Dat er een groot tekort is aan woningen, waar [gedaagde 1 c.s.] op hebben gewezen, staat vast. [gedaagde 1 c.s.] hebben echter geen concrete bijkomende omstandigheden aangevoerd die hun belang bij voortzetting van hun verblijf in de onroerende zaak nader onderbouwen. Daarbij heeft de voorzieningenrechter er acht op geslagen dat [gedaagde 1 c.s.] nog niet lang verblijven in de onroerende zaak en dat zij er door de Provincie meteen vanaf de start van hun verblijf en ook daarna nog regelmatig op zijn gewezen dat zij daar niet kunnen blijven. [gedaagde 1 c.s.] hebben voorts niet weersproken dat zij caravans en/of campers tot hun beschikking hebben. De Provincie heeft er op gewezen dat [gedaagde 1 c.s.] deze ook naar legale locaties kunnen verplaatsen en daar dan kunnen verblijven. Dat is onvoldoende gemotiveerd weersproken. Dit biedt wellicht geen permanente oplossing, maar dat biedt het onrechtmatige verblijf van [gedaagde 1 c.s.] in de onroerende zaak ook niet. De stellingen die [gedaagde 1 c.s.] over de woningnood hebben ingenomen, kunnen dan ook niet tot de conclusie leiden dat hun belang om de onroerende zaak te kunnen blijven bewonen zwaarder weegt dan het belang van de Provincie bij ontruiming.
Conclusie en proceskostenveroordeling
4.6.
Al het vorenstaande leidt tot de conclusie dat de vordering sub 1 in dit kort geding toewijsbaar is als na te melden. De voorzieningenrechter zal daarbij een ontruimingstermijn hanteren van drie dagen na betekening van dit vonnis overeenkomstig het bepaalde in artikel 555 van het Wetboek van Burgerlijke Rechtsvordering.
4.7.
De Provincie heeft ter onderbouwing van de vordering sub 2 gesteld dat zij deze vordering zekerheidshalve heeft ingesteld, zodat zij eventuele krakers ook na de sanering en sloop van de onroerende zaak kan laten verwijderen. De voorzieningenrechter zal deze vordering toewijzen, gelet op de uitkomst van de belangenafweging in dit vonnis en ook gelet op het door [gedaagde 1 c.s.] in dit geding ingenomen standpunt dat ook bij een “terrein” sprake kan zijn van huisrecht. Van de Provincie kan niet worden gevergd dat zij binnen een jaar weer een ontruimingsprocedure ten aanzien van de onroerende zaak moet voeren.
4.8.

Overzicht opdrachten:
1. Vat het documentfragment over de ontruiming samen in twee zinnen.
2. Schrijf het documentfragment over de ontruiming verder, te beginnen na de laatste regel.

Aangeleverde gegevens:
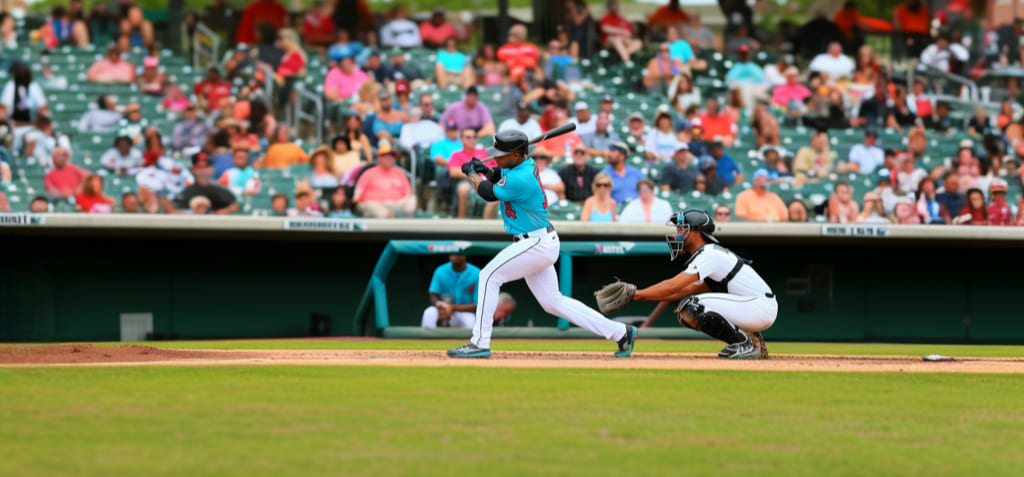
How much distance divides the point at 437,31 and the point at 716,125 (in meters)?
4.43

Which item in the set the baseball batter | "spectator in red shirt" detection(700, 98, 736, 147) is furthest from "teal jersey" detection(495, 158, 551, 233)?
"spectator in red shirt" detection(700, 98, 736, 147)

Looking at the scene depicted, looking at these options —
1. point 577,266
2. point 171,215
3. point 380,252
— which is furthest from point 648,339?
point 171,215

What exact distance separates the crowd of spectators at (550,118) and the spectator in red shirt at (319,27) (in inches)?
1.4

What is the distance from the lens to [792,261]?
49.9 ft

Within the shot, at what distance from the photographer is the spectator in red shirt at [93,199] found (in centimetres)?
1396

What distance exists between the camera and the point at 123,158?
15055 millimetres

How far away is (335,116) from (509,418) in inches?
467

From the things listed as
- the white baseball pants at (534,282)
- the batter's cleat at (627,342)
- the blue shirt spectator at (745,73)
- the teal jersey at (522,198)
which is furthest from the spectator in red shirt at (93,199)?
the blue shirt spectator at (745,73)

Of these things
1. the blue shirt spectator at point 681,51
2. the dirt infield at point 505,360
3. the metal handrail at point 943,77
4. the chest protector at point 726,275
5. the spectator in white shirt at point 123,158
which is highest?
the blue shirt spectator at point 681,51

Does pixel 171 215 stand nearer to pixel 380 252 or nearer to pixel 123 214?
pixel 123 214

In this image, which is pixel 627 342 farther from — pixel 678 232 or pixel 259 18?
pixel 259 18

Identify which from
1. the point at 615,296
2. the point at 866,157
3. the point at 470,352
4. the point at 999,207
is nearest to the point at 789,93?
the point at 866,157

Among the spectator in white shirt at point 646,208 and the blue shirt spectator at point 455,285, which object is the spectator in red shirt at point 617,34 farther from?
the blue shirt spectator at point 455,285

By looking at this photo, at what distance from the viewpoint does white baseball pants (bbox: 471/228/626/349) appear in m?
7.82
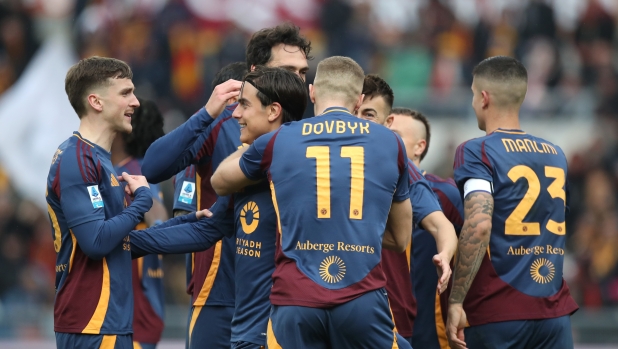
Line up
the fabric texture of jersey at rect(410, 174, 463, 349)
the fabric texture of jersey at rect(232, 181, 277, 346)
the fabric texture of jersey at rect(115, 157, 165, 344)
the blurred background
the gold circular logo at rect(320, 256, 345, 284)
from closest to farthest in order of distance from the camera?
the gold circular logo at rect(320, 256, 345, 284), the fabric texture of jersey at rect(232, 181, 277, 346), the fabric texture of jersey at rect(410, 174, 463, 349), the fabric texture of jersey at rect(115, 157, 165, 344), the blurred background

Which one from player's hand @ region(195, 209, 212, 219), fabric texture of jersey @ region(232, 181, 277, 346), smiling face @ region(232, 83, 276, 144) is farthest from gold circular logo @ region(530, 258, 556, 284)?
player's hand @ region(195, 209, 212, 219)

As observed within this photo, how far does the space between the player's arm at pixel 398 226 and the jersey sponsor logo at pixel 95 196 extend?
65.0 inches

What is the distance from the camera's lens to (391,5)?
17.1 metres

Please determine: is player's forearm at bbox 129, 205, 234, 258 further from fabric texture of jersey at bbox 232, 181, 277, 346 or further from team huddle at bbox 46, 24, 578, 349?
fabric texture of jersey at bbox 232, 181, 277, 346

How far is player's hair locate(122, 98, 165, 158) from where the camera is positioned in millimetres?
7863

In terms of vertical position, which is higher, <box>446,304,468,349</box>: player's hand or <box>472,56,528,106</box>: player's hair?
<box>472,56,528,106</box>: player's hair

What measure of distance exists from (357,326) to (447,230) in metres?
1.19

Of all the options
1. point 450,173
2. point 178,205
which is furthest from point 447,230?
point 450,173

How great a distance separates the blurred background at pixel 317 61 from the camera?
50.3 feet

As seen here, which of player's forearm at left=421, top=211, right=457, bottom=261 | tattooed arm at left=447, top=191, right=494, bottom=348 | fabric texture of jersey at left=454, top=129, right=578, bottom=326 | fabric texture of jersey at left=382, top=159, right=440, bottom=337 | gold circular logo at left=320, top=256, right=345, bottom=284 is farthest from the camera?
fabric texture of jersey at left=382, top=159, right=440, bottom=337

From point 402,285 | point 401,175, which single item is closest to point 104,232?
point 401,175

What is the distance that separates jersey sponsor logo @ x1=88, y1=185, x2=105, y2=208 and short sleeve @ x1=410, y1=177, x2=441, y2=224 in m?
1.96

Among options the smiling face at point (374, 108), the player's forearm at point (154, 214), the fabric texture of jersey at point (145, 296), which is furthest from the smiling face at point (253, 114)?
the player's forearm at point (154, 214)

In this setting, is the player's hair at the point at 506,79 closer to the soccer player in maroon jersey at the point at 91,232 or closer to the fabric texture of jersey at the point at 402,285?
the fabric texture of jersey at the point at 402,285
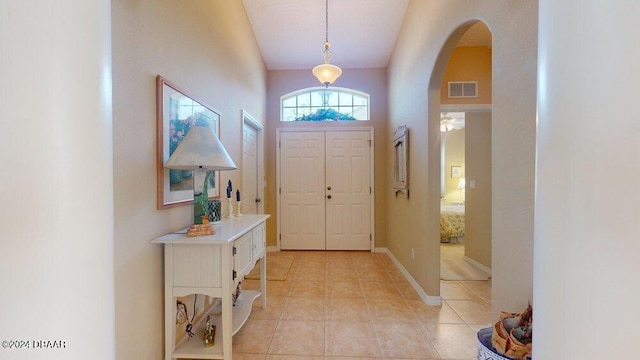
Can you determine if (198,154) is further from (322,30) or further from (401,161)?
(322,30)

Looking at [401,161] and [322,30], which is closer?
[401,161]

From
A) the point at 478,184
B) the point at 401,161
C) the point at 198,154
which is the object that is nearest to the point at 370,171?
the point at 401,161

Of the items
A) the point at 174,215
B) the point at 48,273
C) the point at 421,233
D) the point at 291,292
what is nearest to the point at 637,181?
the point at 48,273

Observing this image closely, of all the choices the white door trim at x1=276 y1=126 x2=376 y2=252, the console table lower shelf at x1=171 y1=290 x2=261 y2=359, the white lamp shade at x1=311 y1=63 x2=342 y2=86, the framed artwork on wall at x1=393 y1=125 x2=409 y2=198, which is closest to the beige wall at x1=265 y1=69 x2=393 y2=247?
the white door trim at x1=276 y1=126 x2=376 y2=252

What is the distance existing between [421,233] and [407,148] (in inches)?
40.8

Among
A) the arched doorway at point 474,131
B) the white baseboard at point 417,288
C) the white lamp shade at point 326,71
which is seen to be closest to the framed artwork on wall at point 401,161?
the arched doorway at point 474,131

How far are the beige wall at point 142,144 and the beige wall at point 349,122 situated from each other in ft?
8.15

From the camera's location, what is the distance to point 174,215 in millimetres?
1811

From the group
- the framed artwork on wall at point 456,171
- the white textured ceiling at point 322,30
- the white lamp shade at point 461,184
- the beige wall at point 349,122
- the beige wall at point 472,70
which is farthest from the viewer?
the framed artwork on wall at point 456,171

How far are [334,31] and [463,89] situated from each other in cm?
194

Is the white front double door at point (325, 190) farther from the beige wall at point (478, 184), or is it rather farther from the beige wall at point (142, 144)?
the beige wall at point (142, 144)

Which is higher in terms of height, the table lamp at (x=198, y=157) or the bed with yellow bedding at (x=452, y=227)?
the table lamp at (x=198, y=157)

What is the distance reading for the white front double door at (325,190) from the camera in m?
4.64

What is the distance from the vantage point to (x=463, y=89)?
362 cm
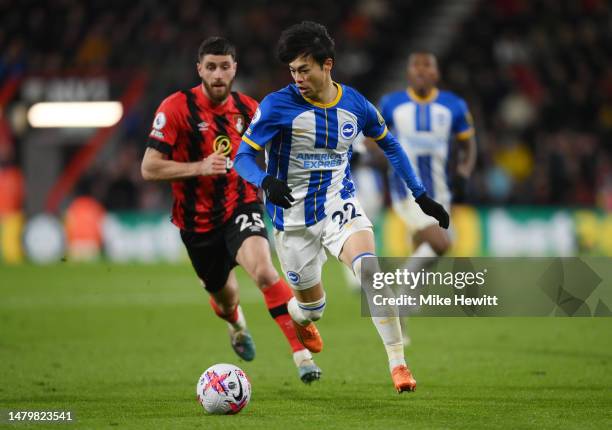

Antwoorden per opdracht:
1. De voorzieningenrechter oordeelt dat het belang van [gedaagde 1 c.s.] om in de onroerende zaak te blijven niet zwaarder weegt dan het belang van de Provincie bij ontruiming, omdat zij er nog niet lang verblijven, er steeds op zijn gewezen dat zij er niet kunnen blijven en hun caravans en/of campers naar legale locaties kunnen verplaatsen. Daarom wordt de vordering sub 1 toegewezen met een ontruimingstermijn van drie dagen na betekening van het vonnis, en ook de vordering sub 2 wordt toegewezen, omdat van de Provincie niet kan worden gevergd dat zij binnen een jaar opnieuw een ontruimingsprocedure voert.

2.
Gedaagden zullen, als de in het ongelijk gestelde partij, worden veroordeeld in de kosten van dit geding. Onder de proceskosten vallen ook de nakosten die in dit geval afzonderlijk zijn gevorderd. De nakosten worden begroot op het bedrag genoemd in het liquidatietarief civiel (per 1 februari 2023: € 173,--). In geval van betekening worden een extra bedrag aan salaris (per 1 februari 2023: € 90,--) en de explootkosten van betekening toegekend. De proceskosten dienen te worden betaald binnen veertien dagen nadat dit vonnis is uitgesproken. Bij gebreke van tijdige betaling zijn gedaagden de wettelijke rente over de proceskosten verschuldigd.

5.De beslissing

De voorzieningenrechter:
5.1.
verleent verstek tegen de niet verschenen gedaagden;
5.2.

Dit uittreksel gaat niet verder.